UNI student, inspired by memory of sister, works to become a doctor

Nolan Ford, a biology and biochemistry double major at UNI, is trying to become a doctor at the hospital where his sister was treated for cancer as a child.


Jeff Sigmund/Photojournalist

U of I Stead Family Children’s Hospital as seen on April 13,2020

Cole Krutzfield, News Reporter

One University of Iowa Hospitals and Clinic volunteer, Nolan Ford who hopes to one day become like the UI doctors who attended to his sister, who died from cancer at nine years old.

“My sister was about 18 months old when she was first diagnosed with cancer in her spine,” Ford said. “Our family lived in Rockwell City, a small rural community in northwestern Iowa, where we had very limited access to good health care.”

His parents quit their jobs to make a continuous six-and-a-half-hour round trip between Iowa City and Rockwell City. UIHC was the only hospital sort of close that they could treat their daughter, MacKenzie.

“My family had a high level of trust of everyone at the hospital from the doctors to the nurses,” he said. “When we arrived, they did an MRI on my sister’s spine and they didn’t know what they saw, and they didn’t know how to treat it, or even diagnose it. Everybody was very doubtful that she would be able to survive.”

Ford said thanks to relentless hard work, innovation, and compassion from many providers teaming up for his family, MacKenzie recovered after an unusually high dosage of radiation and chemotherapy, but soon had to fight her second battle.

“The second time she had cancer, it was when she was nine years old and it was located in her brain when they found multiple tumors while conducting an MRI test for her routine checkup,” he said.

MacKenzie went back to the UI Children’s Hospital for treatment, he said, which included seven rounds of chemotherapy and went through hundreds of blood transfusions along with many neurosurgeries.

“But thanks to everyone’s hard work at UIHC, she was defying science and medicine every day,” Ford said. “In particular, Dr. Tonnouse, who kept her smiling every day, which helped inspire me to become a doctor and help change children’s cancer and give hope to people.”

Ford added that while the cancer beat her body physically, it never beat her spirit.
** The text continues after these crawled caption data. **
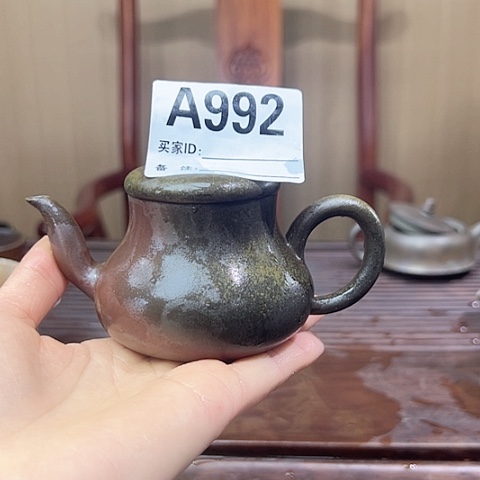 戬谷龙窑坭兴陶柴烧992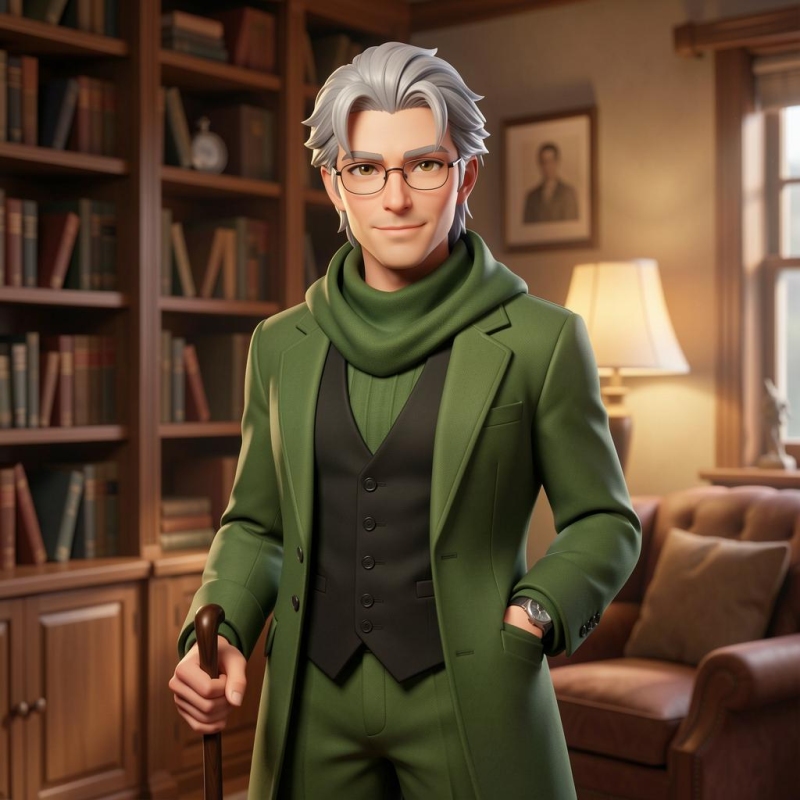 Professor Ozpin - Volume 3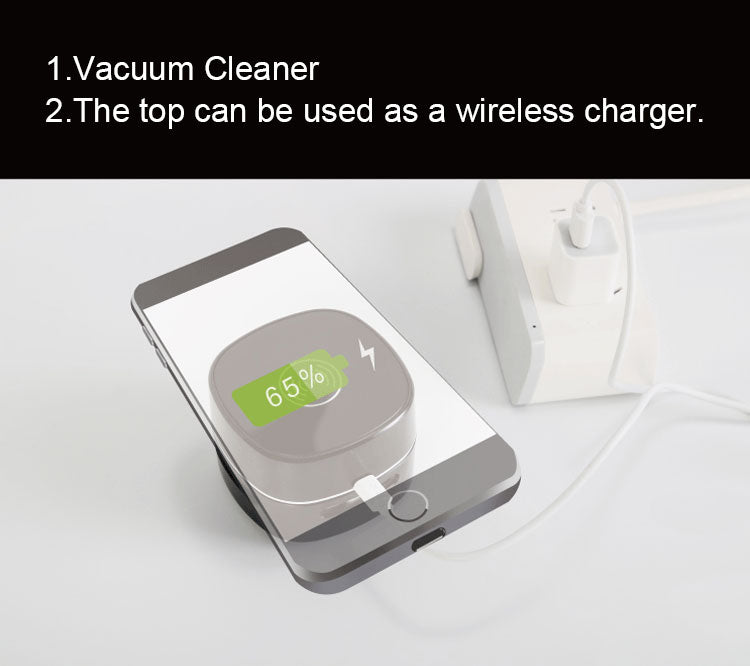 Mini Desktop Vacuum Cleaner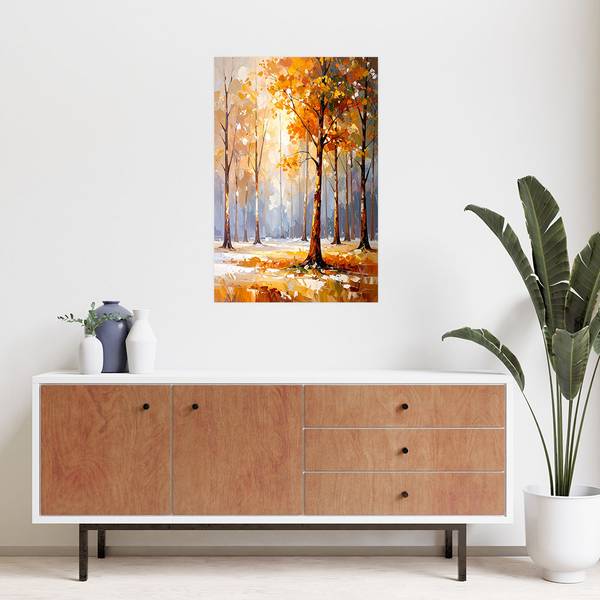 Wandsticker Landschaft 30 x 45 cm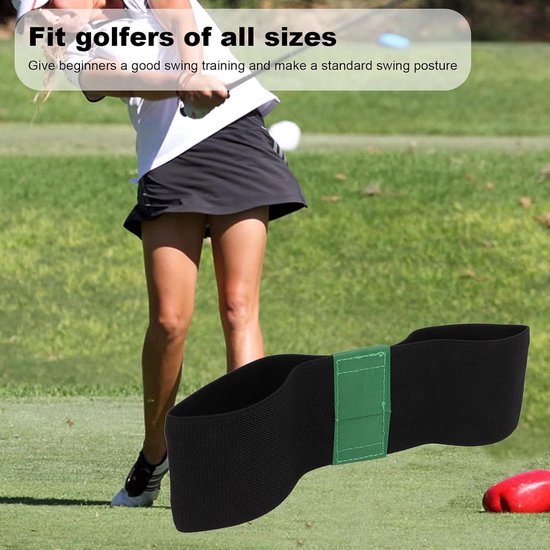 Golf Swing Training Aid Arm Band - Universele maat - Correctie voor houding - Voorkomt 'Chicken Wing' swing - ShopVlot van GOLF — afbeelding 2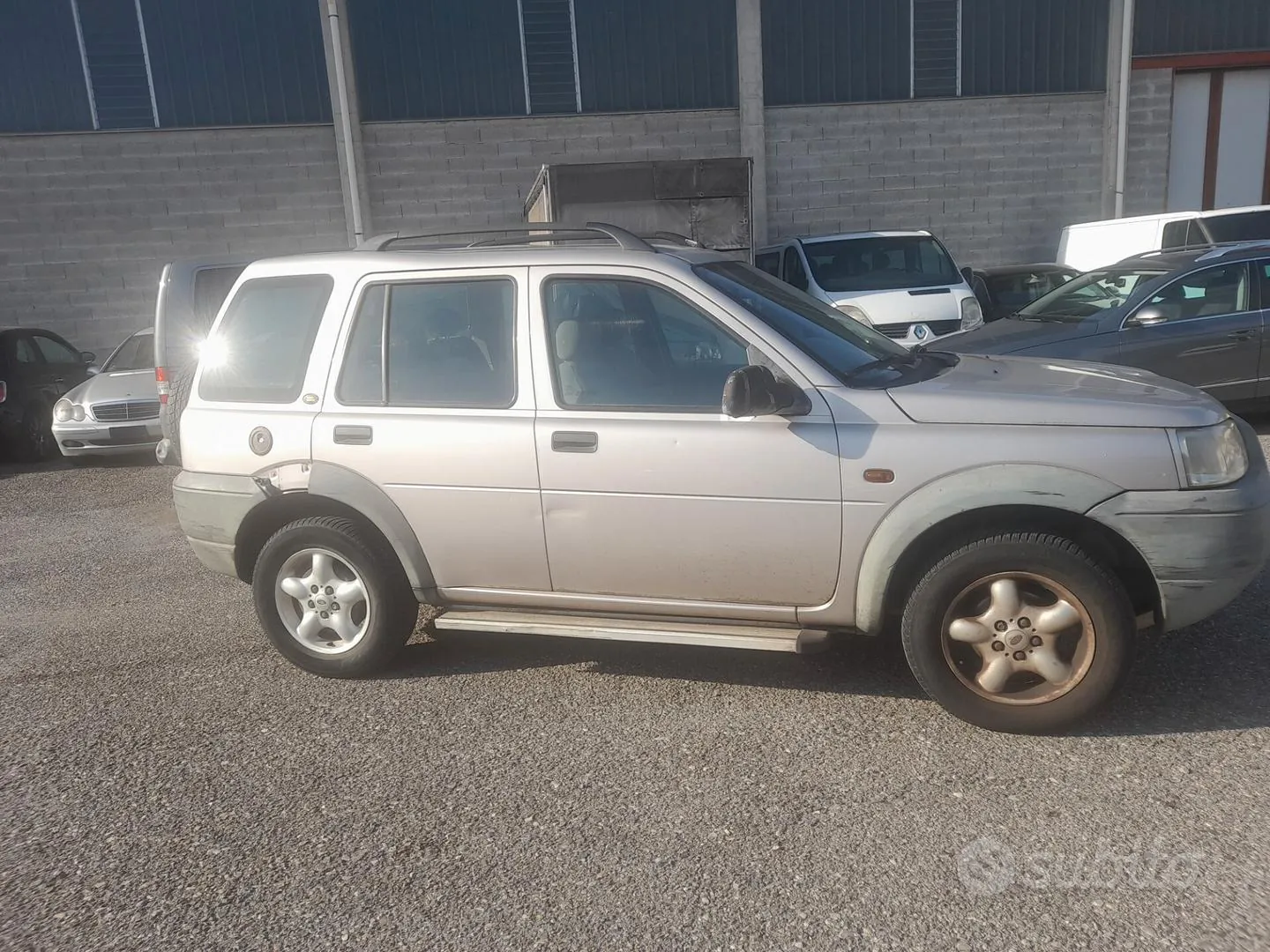 Land Rover Freelander 2001 photo 4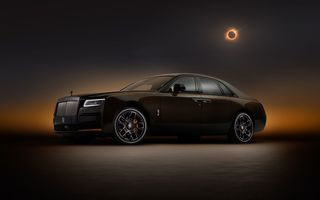 Ediție specială nouă pentru Rolls-Royce Ghost, lansată cu ocazia unei eclipse solare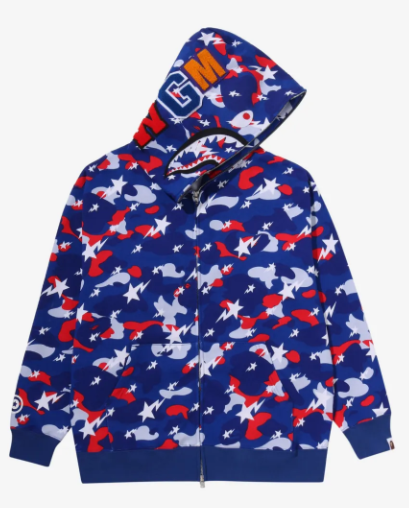 Bape Zip ups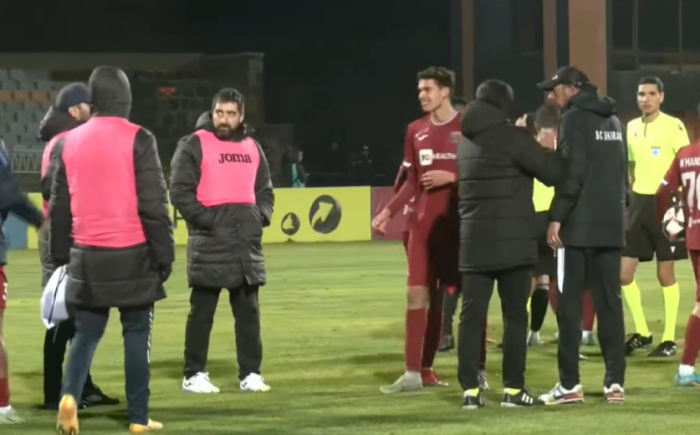 Շիրակ-Վան խաղից անմիջապես հետո կրքերը ծայրաաստիճան բորբոքվել են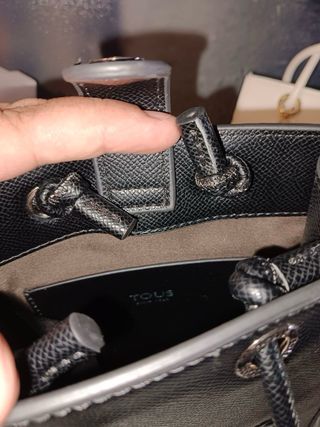 Bolsa Mini Pop Tous Preta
She was unselfish and did not want anybody else to go through what she had gone through, so she had made it clear to her family that she wanted to donate her brain to the UI Carver College of Medicine for research upon her death, he said.

“As an eight-year-old, watching my sister go through that experience had helped me understand a lot about life, and about mortality vs. morbidity,” he said. “Watching her fight every day was so motivating to me as a young boy. My sister and I created so many memories at [UIHC] that they fuel me even now.”

Ford said while attending UNI in 2018, he was advised that he should try to participate in the six-week long Summer Health Professions Education Program at the UI. He decided to apply, and is currently in the program this year.

“The program is for people who are underrepresented in medicine, such as people who come from rural backgrounds, low-income households, first-generation college students, and underrepresented minorities,” said Associate Dean of Clinical Associate and Professor of Family Medicine at UIHC Denise Martinez.

Ford said the program had solidified his choice to become a doctor. He currently shadows physicians, including some that helped his sister, he said.

Professor Emeritus of Pediatrics Sue O’Dorisio, a pediatric oncologist, treated MacKenzie, and Ford will work in her lab next summer.

“We’re looking at an umbilical cord stem cells from children with cancer to see if they are able to withstand more direct forms of radiation treatment and able to avoid toxicity to the bone marrow,” O’Dorsio said.

Ford said after graduating from the University of Northern Iowa this May, he hopes to be accepted into the Carver College of Medicine and train to be a physician.

He hopes to one day deliver care to children like his sister in underrepresented rural Iowan communities, like his hometown which he grew up in.

“While some people use coffee to motivate themselves,” he said, “I remember the people at the Children’s Hospital to motivate me.”

Editor’s note: a previous version of this article stated that Ford’s sister, MacKenzie died as a toddler. She was nine years old. A previous version of this article also incorrectly stated that Sue O’Dorisio, a pediatric oncologist, worked for SHPEP. The DI apologizes for and regrets the errors.